Vitória (ES), edição de 07 de março de 2005

Advogado foi contratado só para
impedir funcionamento das CPIs



José Maria Batista


Instalada no início de março de 2001, a CPI criada para apurar a licitação ganha pela Hidrobrasil Saneamento e Limpeza Industrial Ltda. está suspensa desde maio daquele ano, depois que o advogado Haroldo Limonge, contratado exclusivamente pela prefeitura de Vitória bloquear as ações da CPI, conseguiu uma liminar no Tribunal de Justiça do Espírito Santo (TJES) suspendendo as investigações e afastando o vereador Denadai da presidência da Comissão.

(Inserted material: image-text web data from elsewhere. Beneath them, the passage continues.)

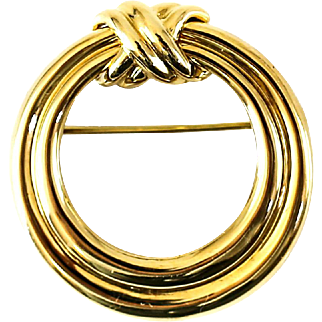 Tiffany & Co. 18 Karat Yellow Gold Round Brooch with Twisted Rope Design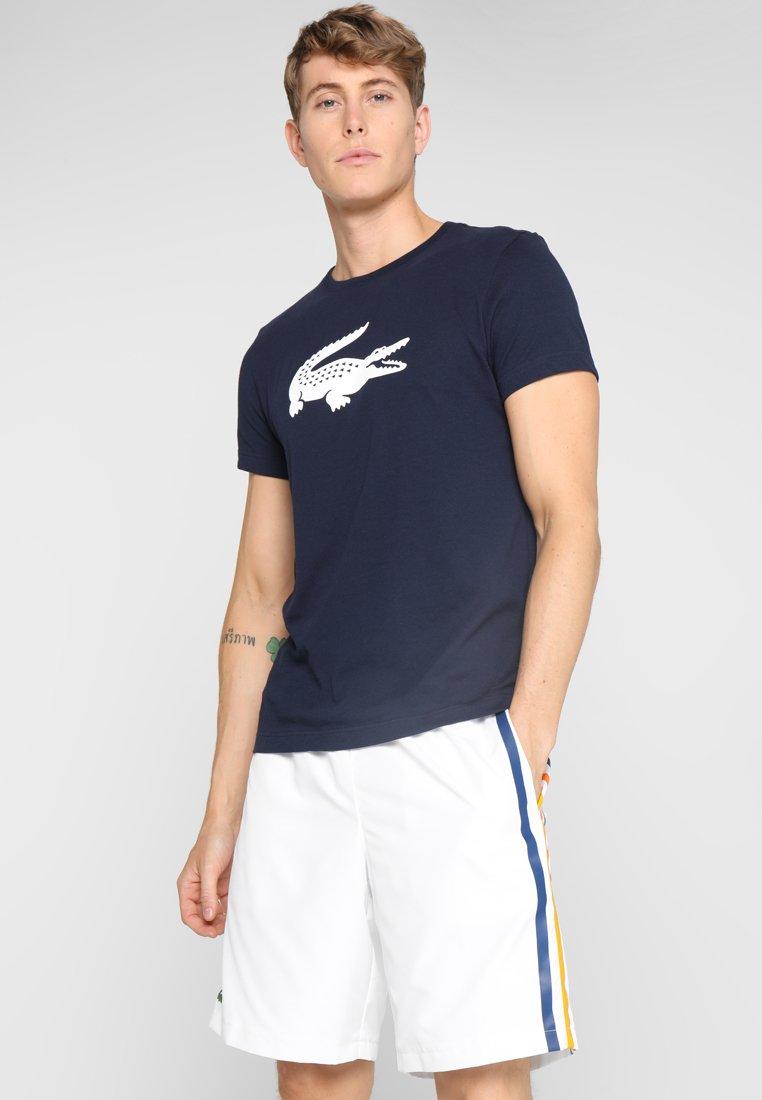 Lacoste Sport - BIG LOGO - T-shirt med print - navy blue/white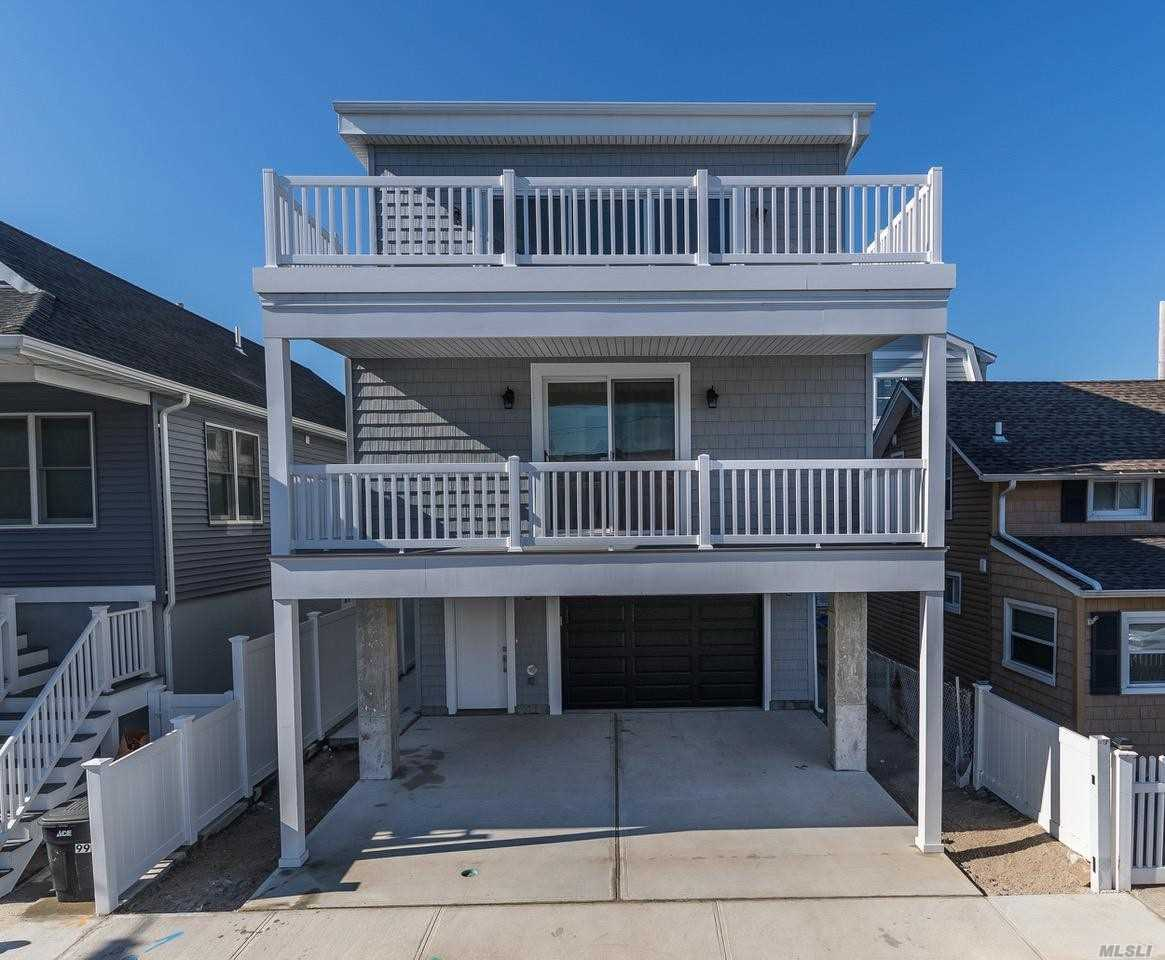 Photo of home for sale at 101 Alabama St, Long Beach NY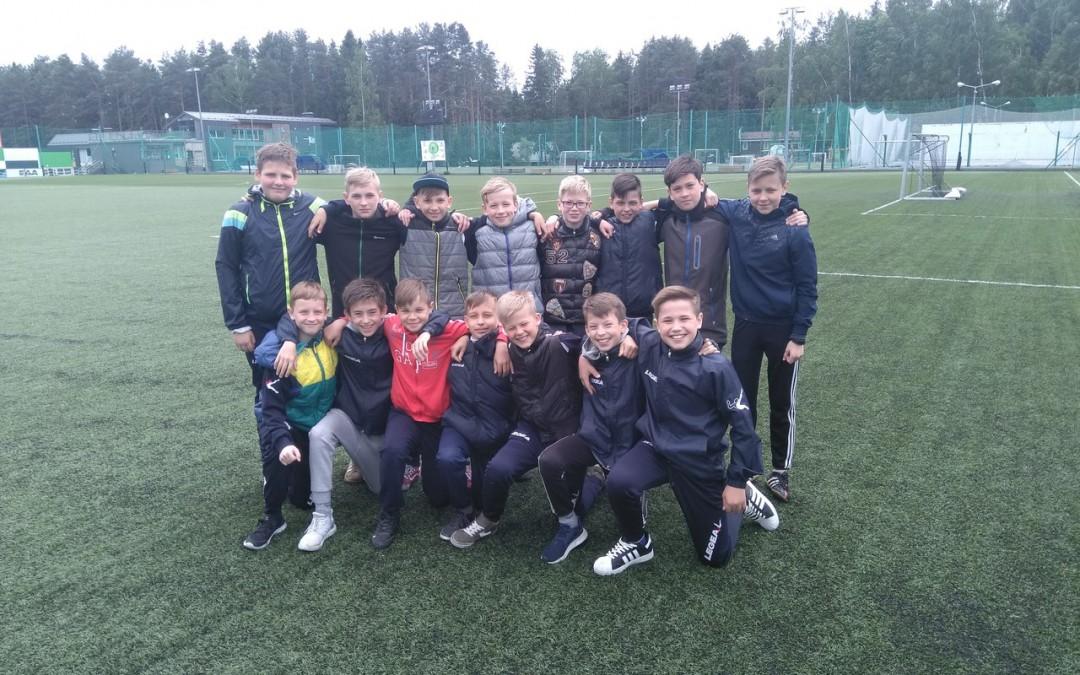 Юные кировские футболисты стали призёрами всероссийских стартов.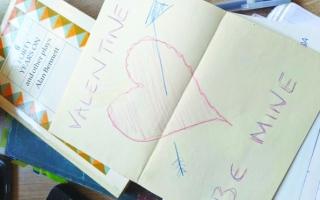الصورة: الصورة: العبارات المدونة على الكتب المستعملة تحوي قصصاً مؤثرة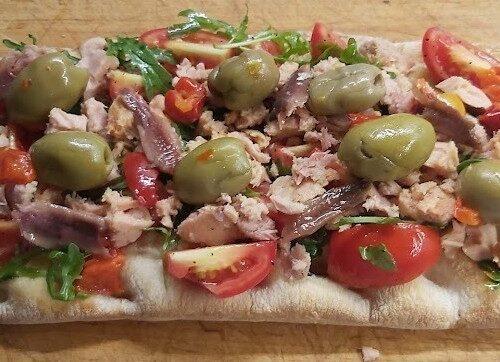 Focaccia tonno acciughe e olive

Além da CPI da Lama, foram também impedidas de funcionar as CPIs do Lixo e a das Merendeiras. Uma, presidida pelo vereador reeleito Dermival Galvão (PMN), ainda conseguiu elaborar um relatório parcial das investigações. O relator da CPI, ex-vereador Oswaldo Mello (PTB), em um relatório parcial, mas de feito conclusivo, conseguiu identificar mais de 50 irregularidades na execução do contrato.

Somente nos primeiros oito meses a prefeitura efetuou um pagamento a maior de mais de R$ 3 milhões na coleta e pesagem do lixo devido à falta de um sistema de controle adequado. Já a CPI Merendeiras, presidida pelo ex-vereador Sebastião Pelaes (PMDB) e também suspensa, acabou sendo impedida de analisar os processos de licitação, não apenas da contratação de merendeiras para a rede municipal de ensino, mas também outros contratos, como os firmados para a implantação de rotatórias no trânsito da cidade.

No caso da CPI da Lama, que está sub judice e cujos trabalhos permanecem abertos, o vereador Denadai, o ex-presidente da Câmara Ademar Rocha (PTB) e mais 11 vereadores elaboraram um Manifesto, em 5 de junho 2001, denunciando ao Ministério Público Estadual (MPE) tudo o que havia sido apurado até aquele momento. O Manifesto serviu para que o MPE abrisse o inquérito civil 013/2001 que caracterizou vários ilícitos na licitação objeto de investigação pelos vereadores.

Concluído em 18 de junho de 2003 - dois anos após sua abertura depois -, o inquérito civil elaborado pelos promotores Gilberto Fabiano Toscano de Mattos, Ângela Modernize e Fábio Halmosy, do Grupo de Trabalho de Repressão ao Crime Organizado (GRCO), pediu o indiciamento de seis pessoas. Entre elas, e como principal articulador das atividades criminosas da quadrilha, segundo o MPE, o empresário e ex-militar Sebastião de Souza Pagotto, dono da empresa Hidrobrasil e de mais outras três ligadas ao ramo de limpeza de galerias, utilizadas para manter sob controle esse tipo de prestação de serviço público. Pagotto é acusado também de ser o mandante do assassinato do advogado Joaquim Marcelo Denadai, ocorrido na praia da Costa em 15 e abril de 2002.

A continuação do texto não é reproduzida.